Seguindo a esta literatura, as qualidades seriam convenções que aparecem como resultado dos diversos modos de coordenação das ações no mercado. No entanto, há qualidades que funcionam como pontes, pois reúnem valores e formas de justificação reconhecidas por diferentes grupos. Wilkinson (2002, p.819) relata os conflitos de regulação na União Europeia (UE) no caso de produtos lácteos, quanto ao uso do leite cru. O autor aponta dois polos: de um lado o mundo industrial, em que economias de grande escala privilegiam o leite pasteurizado por conta de questões logísticas e de produção, e de outro, o mundo artesanal, que relaciona a qualidade do produto final com o uso do leite cru. Seguindo a teoria das convenções, o conflito entre definições de qualidade é um conflito entre os mundos de valores em que os atores estão. Wilkinson (2002) mostra que diante da dificuldade em negociar interesses setoriais, o conflito na UE foi em direção à reivindicação de valores comuns – a saúde pública e bem-estar do consumidor. Assim, quando o mundo industrial defendeu a pasteurização do leite por questões de saúde pública, o mundo artesanal mostrou que esta preocupação poderia ser compatível com a produção de queijo com leite cru sob determinadas condições sanitárias (WILKINSON, 2002, p.819). O exemplo das normas técnicas para produtos lácteos na União Europeia ilustra o caso de qualidades que conjugam diferentes mundos e funcionam como “pontes”.

Como mostra o caso acima, a teoria das convenções propõe uma forma de descrever as variações organizacionais entre contextos de qualificação de produtos, analisando as normas que definem convenções de qualidade a partir de mundos de valores (WILKINSON, 1999, p.73). No entanto, há diferenças entre os autores que dialogam com a teoria das convenções para falar de qualidades. Alguns (e.g. CALLON; MÉADEL; RABEHARISOA, 2002; TEIL, 2011) assinalam o caráter duplo das qualidades, no sentido de que estas dependem simultaneamente de como os produtos respondem quando são colocados à prova e das formas de mensuração e testes utilizados. Enquanto que outros autores consideram a fabricação de um produto a partir das negociações entre os atores humanos, de modo que enfatizam as convenções como modelos compartilhados de interpretação para julgar a adequação das ações (e.g. BIGGART; BEAMISH, 2003; BARBERA; AUDIFREDI, 2012).
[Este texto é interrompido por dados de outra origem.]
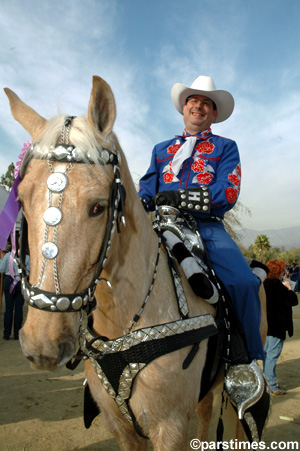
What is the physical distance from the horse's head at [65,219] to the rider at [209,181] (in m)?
1.07

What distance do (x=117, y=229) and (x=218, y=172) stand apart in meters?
1.58

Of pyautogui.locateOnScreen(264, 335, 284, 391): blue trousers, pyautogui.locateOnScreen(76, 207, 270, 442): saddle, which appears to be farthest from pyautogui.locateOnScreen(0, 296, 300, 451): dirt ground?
pyautogui.locateOnScreen(76, 207, 270, 442): saddle

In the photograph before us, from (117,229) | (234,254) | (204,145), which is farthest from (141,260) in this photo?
(204,145)

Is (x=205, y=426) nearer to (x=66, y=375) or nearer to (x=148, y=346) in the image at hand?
(x=148, y=346)

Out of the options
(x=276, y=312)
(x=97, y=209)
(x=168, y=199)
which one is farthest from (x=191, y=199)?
(x=276, y=312)

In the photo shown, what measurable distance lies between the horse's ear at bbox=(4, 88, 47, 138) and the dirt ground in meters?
3.87

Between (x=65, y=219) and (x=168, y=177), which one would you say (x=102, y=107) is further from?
(x=168, y=177)

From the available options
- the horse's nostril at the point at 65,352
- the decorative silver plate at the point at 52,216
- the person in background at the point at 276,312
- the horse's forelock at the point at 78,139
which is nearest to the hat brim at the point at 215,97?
the horse's forelock at the point at 78,139

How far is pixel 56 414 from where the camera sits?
4574mm

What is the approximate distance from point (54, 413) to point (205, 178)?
4261 mm

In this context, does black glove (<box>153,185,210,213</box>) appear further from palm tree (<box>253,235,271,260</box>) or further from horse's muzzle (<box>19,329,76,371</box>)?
palm tree (<box>253,235,271,260</box>)

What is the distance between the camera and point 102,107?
5.67 ft

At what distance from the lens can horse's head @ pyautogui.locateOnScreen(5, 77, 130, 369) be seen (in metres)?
1.30

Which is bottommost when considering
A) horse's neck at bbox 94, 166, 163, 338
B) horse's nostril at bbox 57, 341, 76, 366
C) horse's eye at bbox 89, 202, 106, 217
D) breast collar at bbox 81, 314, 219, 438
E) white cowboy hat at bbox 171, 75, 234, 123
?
breast collar at bbox 81, 314, 219, 438
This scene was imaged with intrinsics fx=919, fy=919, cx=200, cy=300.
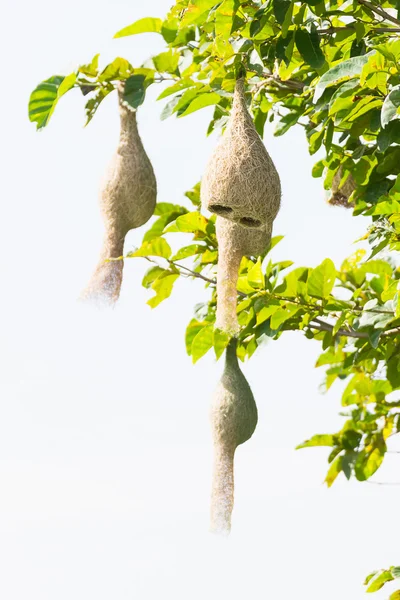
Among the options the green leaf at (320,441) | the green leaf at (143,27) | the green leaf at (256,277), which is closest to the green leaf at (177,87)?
the green leaf at (143,27)

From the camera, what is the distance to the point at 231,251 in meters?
2.24

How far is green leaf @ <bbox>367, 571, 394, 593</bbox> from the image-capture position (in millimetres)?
3012

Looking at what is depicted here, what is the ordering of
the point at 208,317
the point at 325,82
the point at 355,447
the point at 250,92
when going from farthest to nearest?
the point at 355,447 → the point at 208,317 → the point at 250,92 → the point at 325,82

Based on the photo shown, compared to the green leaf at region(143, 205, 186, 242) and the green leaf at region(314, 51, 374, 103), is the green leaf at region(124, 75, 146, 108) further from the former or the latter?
the green leaf at region(143, 205, 186, 242)

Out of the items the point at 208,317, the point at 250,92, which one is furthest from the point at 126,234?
the point at 208,317

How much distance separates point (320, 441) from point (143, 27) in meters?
1.82

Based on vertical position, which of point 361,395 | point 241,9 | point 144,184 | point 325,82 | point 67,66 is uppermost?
point 241,9

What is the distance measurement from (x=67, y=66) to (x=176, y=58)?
0.28 m

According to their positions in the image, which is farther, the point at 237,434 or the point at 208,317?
the point at 208,317

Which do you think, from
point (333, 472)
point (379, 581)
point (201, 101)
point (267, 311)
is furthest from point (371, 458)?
point (201, 101)

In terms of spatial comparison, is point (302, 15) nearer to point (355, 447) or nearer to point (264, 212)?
point (264, 212)

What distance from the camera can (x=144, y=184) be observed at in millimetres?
2229

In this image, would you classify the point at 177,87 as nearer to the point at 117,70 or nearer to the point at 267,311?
the point at 117,70

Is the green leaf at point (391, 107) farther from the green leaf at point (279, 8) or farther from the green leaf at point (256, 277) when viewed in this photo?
the green leaf at point (256, 277)
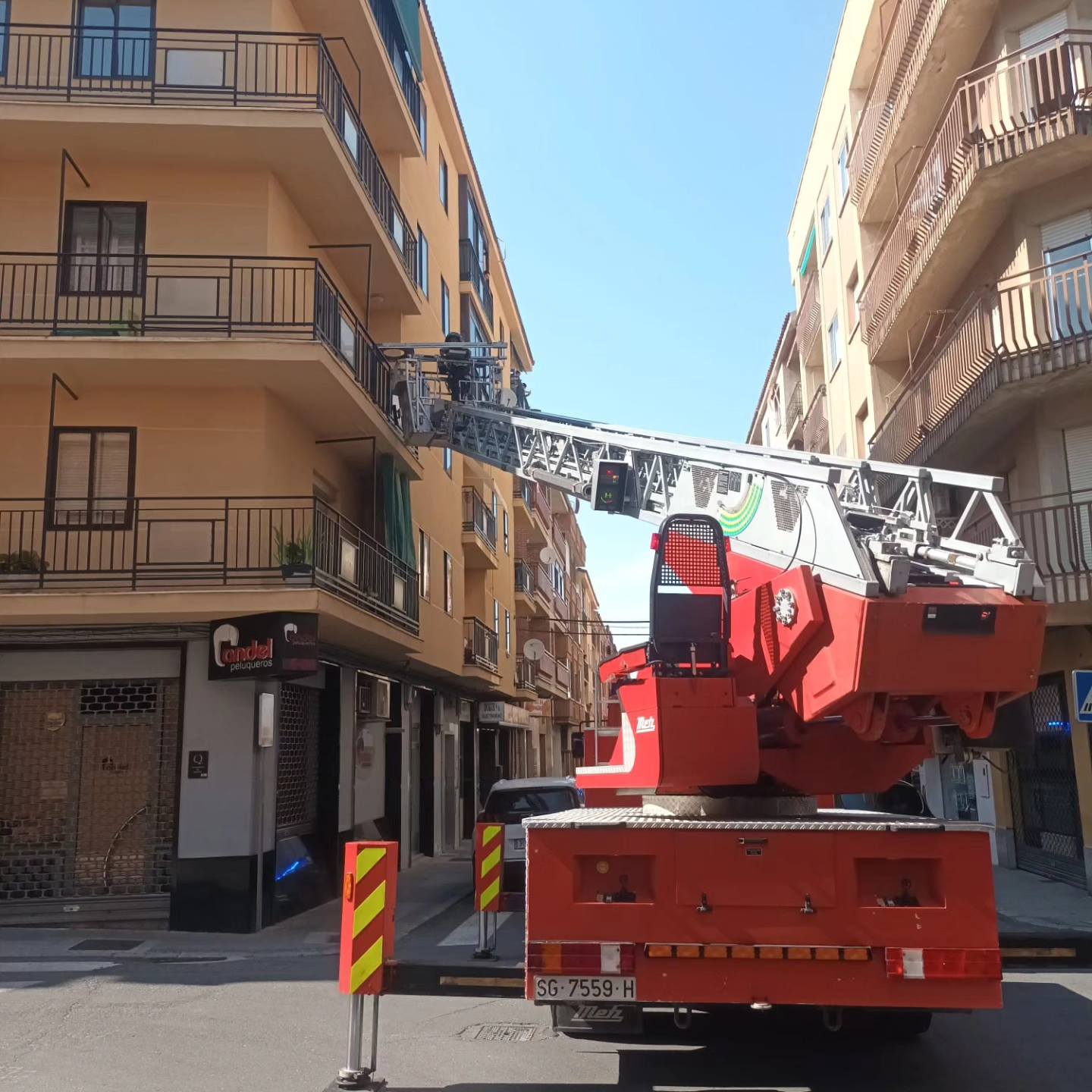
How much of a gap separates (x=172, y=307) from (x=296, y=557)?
3922 millimetres

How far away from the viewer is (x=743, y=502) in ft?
28.2

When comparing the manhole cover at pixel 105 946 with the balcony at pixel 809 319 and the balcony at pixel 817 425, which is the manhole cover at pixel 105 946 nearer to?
the balcony at pixel 817 425

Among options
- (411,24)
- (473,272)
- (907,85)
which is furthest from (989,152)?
(473,272)

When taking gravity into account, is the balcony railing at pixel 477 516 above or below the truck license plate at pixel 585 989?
above

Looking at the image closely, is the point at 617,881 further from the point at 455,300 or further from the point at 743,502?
the point at 455,300

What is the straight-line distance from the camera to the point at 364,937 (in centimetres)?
616

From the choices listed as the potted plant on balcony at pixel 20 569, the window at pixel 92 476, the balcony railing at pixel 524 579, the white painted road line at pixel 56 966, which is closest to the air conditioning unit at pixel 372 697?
the window at pixel 92 476

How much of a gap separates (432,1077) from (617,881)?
5.91 ft

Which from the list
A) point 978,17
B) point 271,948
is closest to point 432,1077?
point 271,948

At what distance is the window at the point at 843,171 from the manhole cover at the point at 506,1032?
2177 centimetres

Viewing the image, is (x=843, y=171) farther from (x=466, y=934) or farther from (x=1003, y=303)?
(x=466, y=934)

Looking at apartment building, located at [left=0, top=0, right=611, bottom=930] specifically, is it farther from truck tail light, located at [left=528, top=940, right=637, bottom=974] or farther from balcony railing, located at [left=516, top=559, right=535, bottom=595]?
balcony railing, located at [left=516, top=559, right=535, bottom=595]

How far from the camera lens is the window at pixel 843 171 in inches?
993

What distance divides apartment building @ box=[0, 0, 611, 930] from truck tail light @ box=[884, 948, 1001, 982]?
9.01 meters
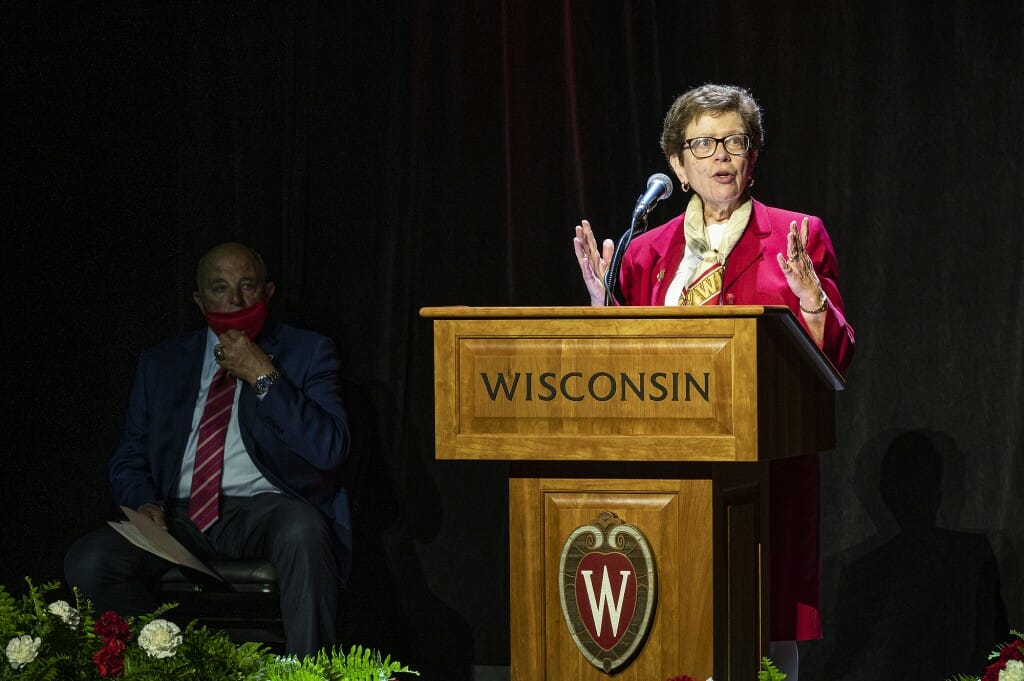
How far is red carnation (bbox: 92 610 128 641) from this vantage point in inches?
109

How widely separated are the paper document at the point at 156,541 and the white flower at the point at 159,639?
30.5 inches

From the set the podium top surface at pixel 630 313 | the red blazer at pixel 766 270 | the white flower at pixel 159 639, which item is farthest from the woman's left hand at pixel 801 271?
the white flower at pixel 159 639

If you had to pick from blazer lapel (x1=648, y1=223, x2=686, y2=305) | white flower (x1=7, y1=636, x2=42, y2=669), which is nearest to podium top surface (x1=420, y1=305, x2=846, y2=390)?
blazer lapel (x1=648, y1=223, x2=686, y2=305)

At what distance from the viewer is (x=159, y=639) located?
8.93 ft

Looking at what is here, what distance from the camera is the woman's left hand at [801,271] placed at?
2.55 m

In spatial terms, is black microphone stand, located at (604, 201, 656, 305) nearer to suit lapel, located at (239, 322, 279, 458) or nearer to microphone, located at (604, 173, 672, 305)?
microphone, located at (604, 173, 672, 305)

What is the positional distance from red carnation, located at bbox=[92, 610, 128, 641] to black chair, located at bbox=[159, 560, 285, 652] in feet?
2.98

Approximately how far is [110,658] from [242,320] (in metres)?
1.47

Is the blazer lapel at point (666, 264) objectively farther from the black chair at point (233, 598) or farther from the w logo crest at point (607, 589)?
the black chair at point (233, 598)

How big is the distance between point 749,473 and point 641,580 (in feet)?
1.26

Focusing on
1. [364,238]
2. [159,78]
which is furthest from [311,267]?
[159,78]

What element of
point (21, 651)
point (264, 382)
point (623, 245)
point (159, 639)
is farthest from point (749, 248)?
point (21, 651)

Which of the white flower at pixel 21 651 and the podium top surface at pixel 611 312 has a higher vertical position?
the podium top surface at pixel 611 312

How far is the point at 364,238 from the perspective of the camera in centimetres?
458
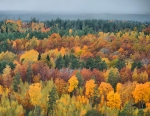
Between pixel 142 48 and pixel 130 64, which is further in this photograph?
pixel 142 48

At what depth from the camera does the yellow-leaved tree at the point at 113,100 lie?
7.58 m

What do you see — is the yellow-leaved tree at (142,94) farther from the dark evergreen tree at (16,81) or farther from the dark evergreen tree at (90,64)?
the dark evergreen tree at (16,81)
Para além dessa variedade de perspectivas, a teoria das convenções traz contribuições importantes para a análise das qualidades em certificações. A principal delas seria a de evidenciar os valores presentes em critérios técnicos que definem, entre outras coisas, as

61 qualidades em certificações no mercado – algo que já foi observado anteriormente na literatura (e.g. BUSCH, 2000; WILKINSON, 2002; THÉVENOT, 2009). A teoria das convenções mostra que negociar critérios técnicos implica em negociar, simultaneamente, valores e interesses. Isto faz com que esquemas de certificação e standards sejam objetos privilegiados para o estudo da intersecção entre ciência e política atualmente. Em um processo de certificação, a constituição de uma qualidade também implica em eleger certos valores como prioritários.

Além disso, a teoria das convenções traz uma crítica importante à Economia ao problematizar a questão da incerteza no mercado. Como aponta Busch (2000), a teoria das convenções mostra que o estudo de standards e esquemas de certificação como mecanismos que reduzem o problema da assimetria da informação no mercado é uma perspectiva extremamente simplista. Primeiramente, porque resolve o problema da incerteza ao mostrar que as contingências futuras, que não estão previstas no contrato, são negociadas por meio das convenções. Em segundo lugar, a ideia de que standards e certificações seriam dispositivos que apenas acertam assimetrias da informação no mercado deixa de lado os valores que estes incorporam e impõem no mundo.